(Beginning of MATERIAL FOR THE TASK)

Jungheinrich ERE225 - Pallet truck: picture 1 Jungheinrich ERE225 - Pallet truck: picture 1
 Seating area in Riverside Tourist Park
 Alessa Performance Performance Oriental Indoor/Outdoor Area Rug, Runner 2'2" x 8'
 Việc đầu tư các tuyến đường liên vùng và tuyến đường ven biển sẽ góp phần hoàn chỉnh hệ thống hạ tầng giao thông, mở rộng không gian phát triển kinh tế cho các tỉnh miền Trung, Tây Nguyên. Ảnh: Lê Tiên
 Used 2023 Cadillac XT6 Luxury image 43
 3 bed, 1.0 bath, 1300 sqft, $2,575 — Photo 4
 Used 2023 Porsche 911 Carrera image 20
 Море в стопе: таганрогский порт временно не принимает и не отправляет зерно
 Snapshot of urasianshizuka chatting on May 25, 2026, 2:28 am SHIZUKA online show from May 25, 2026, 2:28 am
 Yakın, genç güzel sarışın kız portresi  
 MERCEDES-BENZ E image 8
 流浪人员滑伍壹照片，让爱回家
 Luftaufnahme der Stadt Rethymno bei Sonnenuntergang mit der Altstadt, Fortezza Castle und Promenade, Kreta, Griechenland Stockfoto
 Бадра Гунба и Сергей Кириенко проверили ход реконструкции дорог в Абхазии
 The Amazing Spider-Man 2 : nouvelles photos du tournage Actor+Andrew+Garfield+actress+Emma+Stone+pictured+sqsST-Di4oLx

(End of MATERIAL FOR THE TASK)

(TASK INSTRUCTIONS): Look back at the data above. Transcribe exactly the lines starting at the line that contains "Used 2023 Porsche 911 Carrera image 20" and ending at the line that contains "流浪人员滑伍壹照片，让爱回家".

(WRITTEN RESPONSE):
 Used 2023 Porsche 911 Carrera image 20
 Море в стопе: таганрогский порт временно не принимает и не отправляет зерно
 Snapshot of urasianshizuka chatting on May 25, 2026, 2:28 am SHIZUKA online show from May 25, 2026, 2:28 am
 Yakın, genç güzel sarışın kız portresi  
 MERCEDES-BENZ E image 8
 流浪人员滑伍壹照片，让爱回家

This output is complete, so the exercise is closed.